The handlebars were tightened to create a slimmer fit along with fabricated steering brackets for the triple tree. Hours of hand metal-shaping went into creating the seat pan, cowl and frame.
Studs were added to the tires. The handle grips and valve stems were made from epoxy resin that mimicked the look of ice. The motor was restored and the frame, swing arm and handlebars were chromed. There are elements of ice on every place on the bike. The triangular headlight, moonstone inlaid grips ends and pegs, handlebar levers, even the diamond pattern stitching on the seat all combine to create the appropriately named “Ice Pick”.
• How would you classify this bike?
• Easy to find or was it a big challenge?

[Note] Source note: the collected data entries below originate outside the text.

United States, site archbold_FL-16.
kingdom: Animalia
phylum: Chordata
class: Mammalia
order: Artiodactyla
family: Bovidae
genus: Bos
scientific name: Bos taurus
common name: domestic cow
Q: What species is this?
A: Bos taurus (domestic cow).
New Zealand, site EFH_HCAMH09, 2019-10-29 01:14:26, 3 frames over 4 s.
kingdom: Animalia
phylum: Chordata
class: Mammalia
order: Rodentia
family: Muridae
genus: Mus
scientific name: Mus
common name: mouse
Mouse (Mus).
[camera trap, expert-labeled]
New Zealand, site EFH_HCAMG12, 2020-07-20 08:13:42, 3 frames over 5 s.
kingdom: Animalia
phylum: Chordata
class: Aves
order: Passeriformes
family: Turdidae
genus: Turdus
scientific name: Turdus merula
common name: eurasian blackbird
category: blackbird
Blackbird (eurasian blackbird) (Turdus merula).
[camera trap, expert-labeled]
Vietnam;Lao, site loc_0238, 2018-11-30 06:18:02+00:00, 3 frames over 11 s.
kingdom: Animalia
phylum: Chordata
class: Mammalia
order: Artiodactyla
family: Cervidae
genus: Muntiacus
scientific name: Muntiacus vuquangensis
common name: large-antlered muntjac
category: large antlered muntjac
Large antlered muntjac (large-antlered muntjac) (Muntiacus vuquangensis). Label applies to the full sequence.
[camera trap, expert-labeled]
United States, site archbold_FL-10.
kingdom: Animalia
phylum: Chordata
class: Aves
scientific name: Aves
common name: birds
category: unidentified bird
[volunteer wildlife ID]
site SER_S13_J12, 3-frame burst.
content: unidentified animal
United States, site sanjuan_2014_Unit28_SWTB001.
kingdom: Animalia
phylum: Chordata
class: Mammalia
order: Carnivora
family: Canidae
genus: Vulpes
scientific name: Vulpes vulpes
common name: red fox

Trying to find Wassell parts is nearly impossible, especially the vintage custom parts. For majority of the general parts I found a couple of good sources around the country who had these in stock. For the parts I had from the bike, it took elbow grease and long hours to get them salvageable. For the parts I couldn’t manage to get a hold of, I fabricated myself.
Before the project, honestly, I had never heard about Wassell’s, which is funny because they partnered with Penton Motorcycles. You had always heard about the vintage TT and track bikes like Bultaco, Husqvarna, and Penton, but Wassell never really was mentioned. After the project and doing so much research, the Wassell Mudlark was known as a great bike minus the terrible transmission.
• Are you happy with the result? Would you do anything different?
I am very pleased with the way the bike turned out. It was challenging working in the small space of my trailer toy hauler room, if I would do anything different it would be to have a spacious shop, not on wheels. One can dream. Luckily, with the nice weather here in West Virginia, I was able to do a lot of the work outside. Overall, I enjoyed the challenge of the build and was satisfied with the turnout.
Owner: Chris Tope
Build Time: 6 Months 5 days, Felt like Forever
Shop: Fifth Wheel Toy Hauler
Fabrication: Chris Tope
Assembly: Chris Tope
Base model: 1973 Wassell Mudlark
Engine size: 123 cc Piston-port 2 Stroke, restored by Jerry Birky over at KTM in Ohio; covers, jug, and head fully polished by Steve Langston Elite Polishing.
Air Filter: Modified K&N Cone
Exhaust: Custom handmade expansion chamber exhaust from cold-rolled steel by Gary Braun of Retrodyne.
Ignition: High Performance
Fuel Tank: OEM, custom painted by Krossover Customs.
Gas Cap: Modified Mudlark gas tank with a custom painted gas cap to match the color of the bike along with incorporating two Ice Picks top with a British flag (origin of the Wassell).
Frame: Custom chrome plated fabricated frame. Fabricated chrome plated swingarm that has been extended 1.75″ and added gussets for extra reinforced strength.
Frame Paint: Chrome
Wheels: OEM, 21″ Front, 18″ Rear Polished with new Buchanan spokes
Tires: VEE Rubber studded (Front) VEE Rubber studded (Rear)
Front fork: Restored Ceriani 32mm
Shock: Swingarm model, Extended 1.75″ longer and modified from a dual shock setup to a mono shock setup. Used a mono shock from a Buell Blast.
Front Brake: Drum
Rear Brake: Drum
Rear Sprocket: Modified Chromed
Handlebars: Designed by Utopeia Moto and built by Josh at Crybaby Cycles, chrome 7/8.
Handgrips: Blue Ice Epoxy Resin with Mark Atkinson’s CNC sleeves, CNC bar ends inlaid with Moonstone gems.
Handcontrol: Kustom Tech Deluxe 7/8 Levels Clutch and Brake
Headlight Ears: Fabricated Ceriani
Headlight: Triangle Aris Style Headlight
Transmission: 6 speed
Footpegs: Fabricated and inlaid with moonstone gems.
Seat: Fabricated seat pan out of aluminum.